In de Corona tijd en daarna ging ik nog wel bij je langs, dan kwam je in de deuropening staan of  zitten. We praten wat, we deelden wat en gingen minder hevig in op wat er met de Natuur gebeurde. Ja, ook jij  ging aan de rollator. De fiets werd te link. We liepen in ieder geval nog, vaak meer dan mensen die zich merendeels in een auto verplaatsten.


Weet je nog, Hen? Hoe ik in de Corona tijd aan de deur kwam en jij en ik -als buitenmensen hadden wij zo frisse lucht en bewegen nodig.-Aaah🤗 en die middag dat we naar buiten gingen,  jij met wat lekkers, ik met een thermoskan thee met twee bekers en daar  gingen we die éne keer  stiekem naar buiten. 

Niet ver. Ergens vlakbij een oud muurtje, kijkend op bomen- braaf 1,5 meter van elkaar af- ieder zittend op onze rollator. Toet in de zon, dronken we thee, aten we een koekje en babbelden over ons “spijbelgevoel.” Giebelend en giechelend als twee bakvissen. 


Toen mijn lopen nog te doen was ging ik bij je langs, belde aan.  Soms zag ik je door het raam op je stoel achter de tafel zitten lezen. Je hoorde de bel niet en het getik tegen het raam niet. Dan schreef ik een briefje, deed het door de brievenbus en liep weer naar huis. Mijn mobiliteit is minder geworden, waardoor wij elkaar minder en minder  zagen. Toch was en bleef de verbondenheid. Je bent een voorbeeld voor mij, Hen.


Doordat je uitvaart stilletjes in besloten kring is geweest, er geen condoleancebezoek was en ik geen fysiek afscheid van je heb kunnen nemen, is het wél alsof je er nog bent. 


Onbewust van het feit dat je er fysiek niet meer was gaf je mij die dag  een teken want ik herinner mij dat ik op de dag van je over-lijden een potje met zaadjes uit je tuin oppakte in mijn schuur. Ja de teunisbloem bloeide in ieder geval al weer afgelopen zomer, ook in mijn tuin. De  zaadjes - een verrassing- zal ik binnenkort op de dag dat je 95 jaar zou zijn geworden uitzaaien. 


Mijn tuin is net als de jouwe een paradijselijk plekje. Veel mag vrij en blij groeien en bloeien. Maar niet te vrij. Deels in toom gehouden, anders vinden mijn buren het niet fijn. Toch zijn mijn tuin en ik dankbaar.
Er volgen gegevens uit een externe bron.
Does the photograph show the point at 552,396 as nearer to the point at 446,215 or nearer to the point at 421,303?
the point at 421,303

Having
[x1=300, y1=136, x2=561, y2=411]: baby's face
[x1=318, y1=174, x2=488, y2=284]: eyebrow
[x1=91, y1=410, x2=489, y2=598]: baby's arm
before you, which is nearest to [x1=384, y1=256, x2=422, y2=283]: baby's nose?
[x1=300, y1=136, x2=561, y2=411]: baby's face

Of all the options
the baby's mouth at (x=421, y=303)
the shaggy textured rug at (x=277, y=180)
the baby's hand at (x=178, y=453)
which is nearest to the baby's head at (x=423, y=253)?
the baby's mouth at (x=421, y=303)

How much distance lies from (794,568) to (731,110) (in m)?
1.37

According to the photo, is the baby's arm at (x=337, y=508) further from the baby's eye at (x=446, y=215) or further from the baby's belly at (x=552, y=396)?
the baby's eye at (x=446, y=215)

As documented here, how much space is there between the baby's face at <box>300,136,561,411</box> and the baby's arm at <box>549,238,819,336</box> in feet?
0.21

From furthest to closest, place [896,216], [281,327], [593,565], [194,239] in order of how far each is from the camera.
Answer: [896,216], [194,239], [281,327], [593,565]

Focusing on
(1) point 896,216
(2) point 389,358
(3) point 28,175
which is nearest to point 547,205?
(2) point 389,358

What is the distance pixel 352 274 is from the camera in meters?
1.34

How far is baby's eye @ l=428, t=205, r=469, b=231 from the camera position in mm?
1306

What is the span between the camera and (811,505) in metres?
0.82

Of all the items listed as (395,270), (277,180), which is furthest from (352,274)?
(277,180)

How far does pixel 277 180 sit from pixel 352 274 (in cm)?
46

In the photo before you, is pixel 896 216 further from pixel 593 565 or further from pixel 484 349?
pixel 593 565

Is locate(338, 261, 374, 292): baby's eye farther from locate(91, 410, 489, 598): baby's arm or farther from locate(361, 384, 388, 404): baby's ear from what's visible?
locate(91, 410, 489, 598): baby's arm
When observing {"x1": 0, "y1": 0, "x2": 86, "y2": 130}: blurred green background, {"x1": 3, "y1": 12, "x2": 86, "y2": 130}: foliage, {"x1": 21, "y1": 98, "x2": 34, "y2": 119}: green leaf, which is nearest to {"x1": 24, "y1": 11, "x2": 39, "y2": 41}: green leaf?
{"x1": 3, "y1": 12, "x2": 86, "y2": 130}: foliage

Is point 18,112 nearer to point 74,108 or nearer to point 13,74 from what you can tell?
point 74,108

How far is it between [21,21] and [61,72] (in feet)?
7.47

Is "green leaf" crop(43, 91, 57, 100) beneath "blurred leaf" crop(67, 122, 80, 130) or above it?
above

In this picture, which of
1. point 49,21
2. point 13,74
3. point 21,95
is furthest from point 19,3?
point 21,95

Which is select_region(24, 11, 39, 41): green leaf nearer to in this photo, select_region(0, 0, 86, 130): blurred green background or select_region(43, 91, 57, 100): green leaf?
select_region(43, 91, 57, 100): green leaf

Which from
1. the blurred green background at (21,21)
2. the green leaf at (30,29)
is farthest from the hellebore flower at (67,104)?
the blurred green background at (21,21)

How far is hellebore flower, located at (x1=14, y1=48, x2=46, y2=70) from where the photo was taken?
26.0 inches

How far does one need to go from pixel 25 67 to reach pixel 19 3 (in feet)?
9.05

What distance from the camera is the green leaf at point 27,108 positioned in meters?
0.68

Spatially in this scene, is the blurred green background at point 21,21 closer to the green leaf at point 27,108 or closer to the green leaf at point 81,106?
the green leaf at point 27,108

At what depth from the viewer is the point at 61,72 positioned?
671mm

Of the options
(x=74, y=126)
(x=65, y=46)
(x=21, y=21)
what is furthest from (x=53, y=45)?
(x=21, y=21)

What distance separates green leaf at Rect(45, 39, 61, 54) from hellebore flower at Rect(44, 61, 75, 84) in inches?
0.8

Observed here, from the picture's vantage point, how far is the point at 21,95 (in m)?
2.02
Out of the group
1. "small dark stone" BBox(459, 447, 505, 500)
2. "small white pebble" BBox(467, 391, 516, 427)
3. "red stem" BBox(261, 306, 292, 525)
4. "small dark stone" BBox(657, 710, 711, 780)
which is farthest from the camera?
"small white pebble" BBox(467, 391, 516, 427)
Het is en voelt nu wel zo alsof je er wel nog bent. Deels leef je ook in mijn tuin voort.


🙏🕯💞


Ik heb een  afscheid/ verbondenheids wandeling gemaakt. Gelopen daar waar ik van mijn naar jouw huis voor het laats met je meeliep. De kaart die ik voor je familie en voor jou heb geschreven in mijn handen beschenen door de zon. Geen bloemen, niets anders mee behalve de herinneringen die we deelden en  mijn dankbaarheid dat ik je hebt mogen leren kennen en van je leerde. 


Geen bloemen, echter je tuin staat vol. Zo mooi de foto op je heengaankaart.
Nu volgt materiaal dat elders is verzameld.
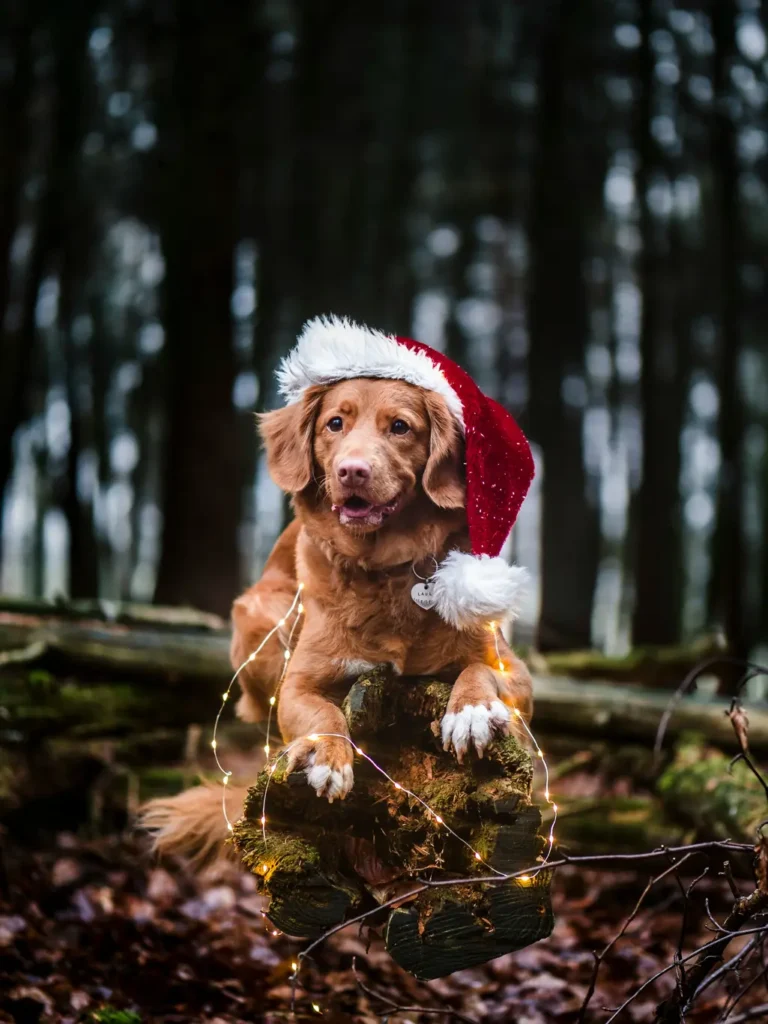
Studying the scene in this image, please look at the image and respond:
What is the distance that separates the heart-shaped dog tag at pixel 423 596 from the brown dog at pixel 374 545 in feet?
0.11

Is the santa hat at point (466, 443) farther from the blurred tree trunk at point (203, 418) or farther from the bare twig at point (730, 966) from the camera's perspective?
the blurred tree trunk at point (203, 418)

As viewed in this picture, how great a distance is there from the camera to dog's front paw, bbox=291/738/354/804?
1896 millimetres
Heb de tijd voor die wandeling genomen. Mijn ene been  deed steeds meer zeer doch ik vroeg met mijn hart 💖 of het aub mee wou doen en dat deed het. @ dankbaar. 
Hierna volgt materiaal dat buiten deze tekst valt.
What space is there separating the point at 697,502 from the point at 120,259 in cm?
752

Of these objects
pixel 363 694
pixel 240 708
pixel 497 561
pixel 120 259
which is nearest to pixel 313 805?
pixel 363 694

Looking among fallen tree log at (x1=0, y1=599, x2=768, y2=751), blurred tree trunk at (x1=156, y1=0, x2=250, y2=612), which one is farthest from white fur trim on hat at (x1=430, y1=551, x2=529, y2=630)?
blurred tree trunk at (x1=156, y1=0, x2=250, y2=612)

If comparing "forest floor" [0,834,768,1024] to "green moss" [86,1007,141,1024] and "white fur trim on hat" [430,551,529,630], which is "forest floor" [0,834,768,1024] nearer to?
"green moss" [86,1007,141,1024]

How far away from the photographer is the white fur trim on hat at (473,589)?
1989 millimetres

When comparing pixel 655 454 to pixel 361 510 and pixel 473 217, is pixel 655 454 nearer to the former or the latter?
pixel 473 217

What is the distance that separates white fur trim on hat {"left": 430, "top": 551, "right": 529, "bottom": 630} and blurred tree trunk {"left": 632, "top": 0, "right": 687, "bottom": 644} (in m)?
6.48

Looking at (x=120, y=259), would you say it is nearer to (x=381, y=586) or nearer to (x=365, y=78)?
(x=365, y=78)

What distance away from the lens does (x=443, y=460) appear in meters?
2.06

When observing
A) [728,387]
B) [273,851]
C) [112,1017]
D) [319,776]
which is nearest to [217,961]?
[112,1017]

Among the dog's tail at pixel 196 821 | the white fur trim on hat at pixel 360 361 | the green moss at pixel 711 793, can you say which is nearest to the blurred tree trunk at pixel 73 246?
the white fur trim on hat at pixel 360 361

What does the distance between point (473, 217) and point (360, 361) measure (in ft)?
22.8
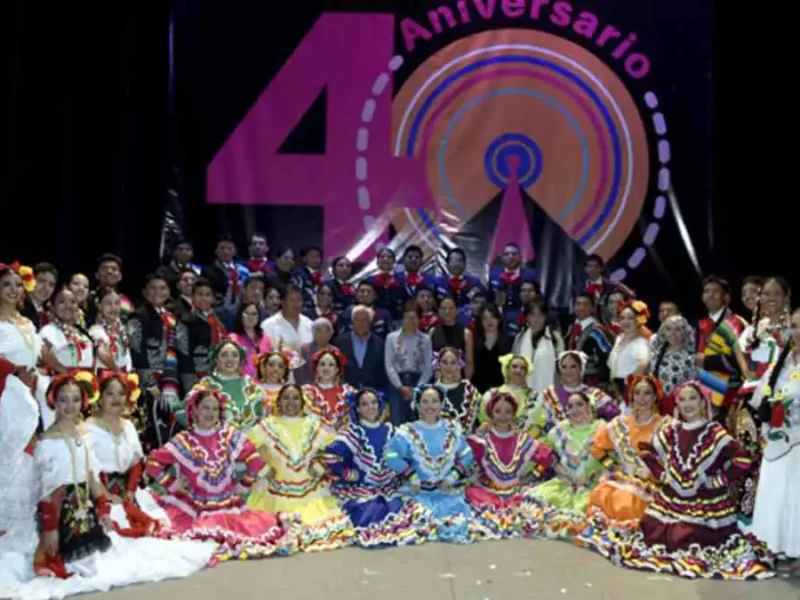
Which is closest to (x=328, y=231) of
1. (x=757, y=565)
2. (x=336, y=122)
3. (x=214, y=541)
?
(x=336, y=122)

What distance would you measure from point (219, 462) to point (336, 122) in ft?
13.0

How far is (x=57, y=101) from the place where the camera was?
8.56 meters

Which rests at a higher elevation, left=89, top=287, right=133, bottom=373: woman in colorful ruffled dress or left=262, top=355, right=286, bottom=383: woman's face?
left=89, top=287, right=133, bottom=373: woman in colorful ruffled dress

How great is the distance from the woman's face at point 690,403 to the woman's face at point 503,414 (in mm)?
1090

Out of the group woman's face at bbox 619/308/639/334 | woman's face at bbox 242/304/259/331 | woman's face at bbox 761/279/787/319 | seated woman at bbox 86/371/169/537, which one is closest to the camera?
seated woman at bbox 86/371/169/537

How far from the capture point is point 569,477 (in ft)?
20.8

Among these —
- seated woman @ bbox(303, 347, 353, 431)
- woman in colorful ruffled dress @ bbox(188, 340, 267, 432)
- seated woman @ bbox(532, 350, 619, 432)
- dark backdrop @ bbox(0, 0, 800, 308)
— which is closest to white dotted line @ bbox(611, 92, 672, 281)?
dark backdrop @ bbox(0, 0, 800, 308)

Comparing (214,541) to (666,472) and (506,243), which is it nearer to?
(666,472)

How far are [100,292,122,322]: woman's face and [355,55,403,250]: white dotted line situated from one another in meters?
2.90

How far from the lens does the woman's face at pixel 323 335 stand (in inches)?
287

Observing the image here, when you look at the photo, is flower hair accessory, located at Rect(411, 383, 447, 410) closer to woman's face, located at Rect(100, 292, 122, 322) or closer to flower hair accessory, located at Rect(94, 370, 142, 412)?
flower hair accessory, located at Rect(94, 370, 142, 412)

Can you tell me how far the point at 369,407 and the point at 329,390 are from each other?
1.62 feet

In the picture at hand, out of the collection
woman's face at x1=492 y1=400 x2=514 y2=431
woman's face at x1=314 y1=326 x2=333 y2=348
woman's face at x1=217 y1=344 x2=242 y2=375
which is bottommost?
woman's face at x1=492 y1=400 x2=514 y2=431

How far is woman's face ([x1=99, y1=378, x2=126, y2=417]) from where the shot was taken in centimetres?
565
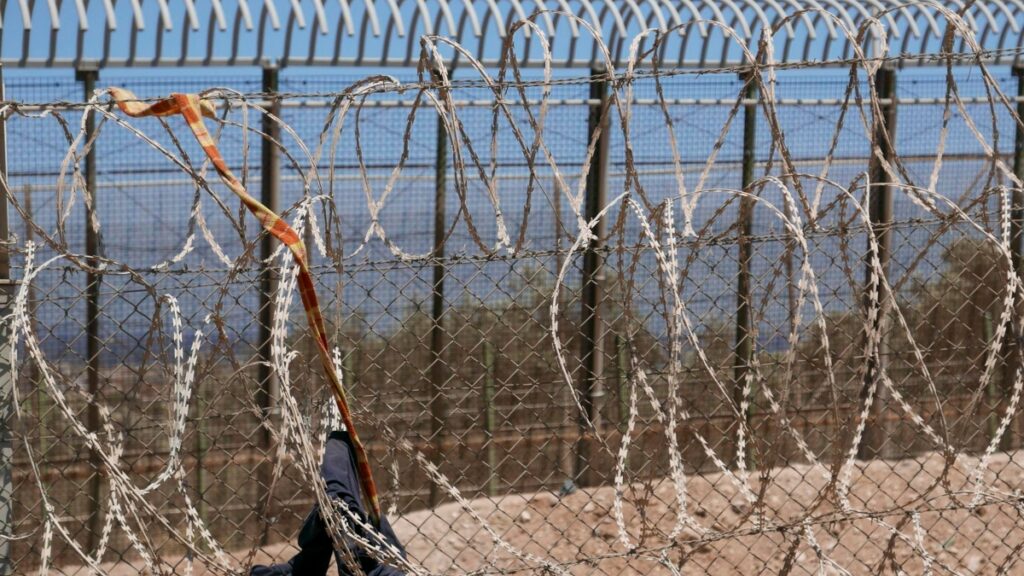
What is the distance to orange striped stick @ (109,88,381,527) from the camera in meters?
2.71

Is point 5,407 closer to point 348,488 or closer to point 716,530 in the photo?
point 348,488

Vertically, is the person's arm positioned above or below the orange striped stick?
below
Voor je  huis, waar niemand was, een poos stilgestaan/ gezeten en  afscheid  genomen. Van jou, je gezellige huiske en je heerlijke tuin. Afscheid van de bijzondere tijden samen. Altijd elkaar vrijlatend.


Kijkend naar binnen. Je stoel stond nog- beetje weggeschoven alsof je er zo op zou gaan zitten-  bij de eettafel in de zon bij het raam met uitzicht op de tuin. 


In gedachten zat en zit ik nu even in je tuin en ja, ik besef nu pas dat je écht overleden bent. Je hebt, de geest gegeven, je fysieke vorm afgedaan en bent verder gegaan.


Kaart voor de familie  in je brievenbus bus gedaan.

Toen moeizaam doch met dankbaar hart naar huis gelopen  de herinneringen die we deelden meenemend💖. Ik mis je.


Dank je, Henny, dat ik je heb mogen leren kennen. 

Dank je, Henny, voor de fijne uren samen.